Material for this exercise:

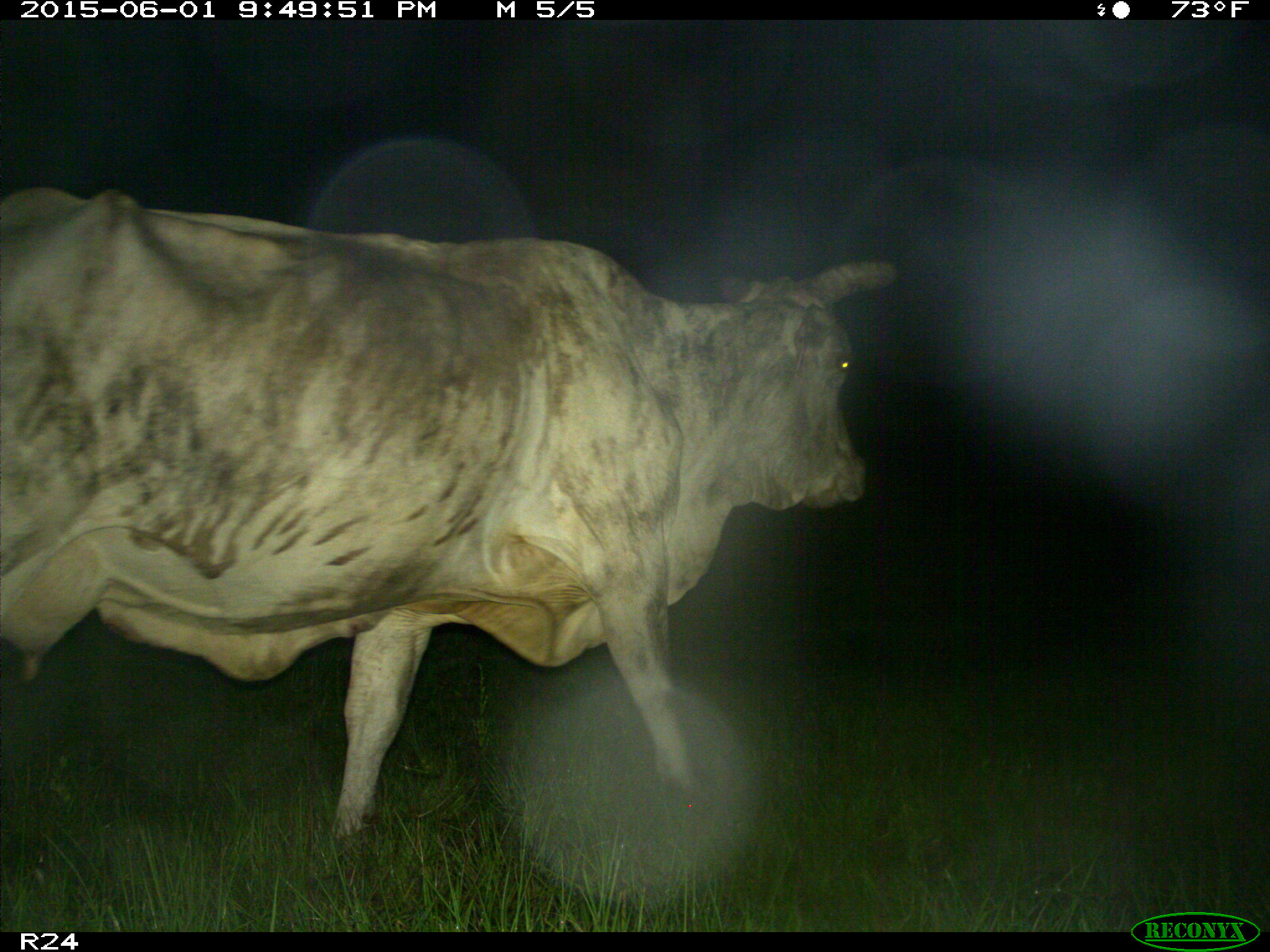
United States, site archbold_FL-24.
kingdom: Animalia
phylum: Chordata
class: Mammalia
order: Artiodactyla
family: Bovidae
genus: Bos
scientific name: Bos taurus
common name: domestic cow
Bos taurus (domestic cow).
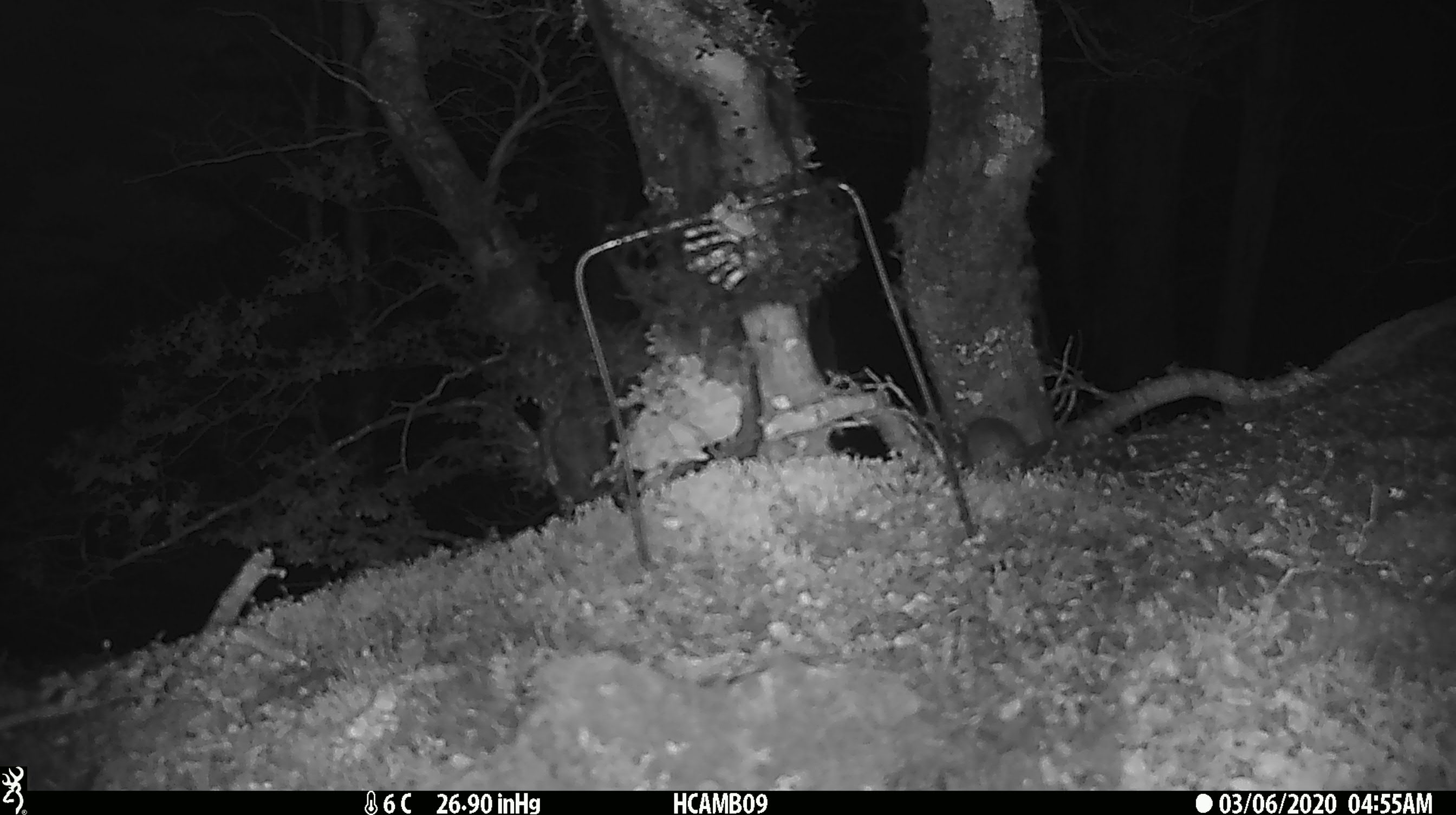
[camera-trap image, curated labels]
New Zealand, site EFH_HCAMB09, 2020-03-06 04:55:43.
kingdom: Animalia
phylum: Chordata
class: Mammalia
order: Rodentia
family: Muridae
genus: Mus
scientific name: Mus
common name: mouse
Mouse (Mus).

Task directions: Skip the pictures, then return the rest of the data exactly.

Answer space:
United States, site archbold_FL-24.
kingdom: Animalia
phylum: Chordata
class: Mammalia
order: Artiodactyla
family: Bovidae
genus: Bos
scientific name: Bos taurus
common name: domestic cow
Bos taurus (domestic cow).
[camera-trap image, curated labels]
New Zealand, site EFH_HCAMB09, 2020-03-06 04:55:43.
kingdom: Animalia
phylum: Chordata
class: Mammalia
order: Rodentia
family: Muridae
genus: Mus
scientific name: Mus
common name: mouse
Mouse (Mus).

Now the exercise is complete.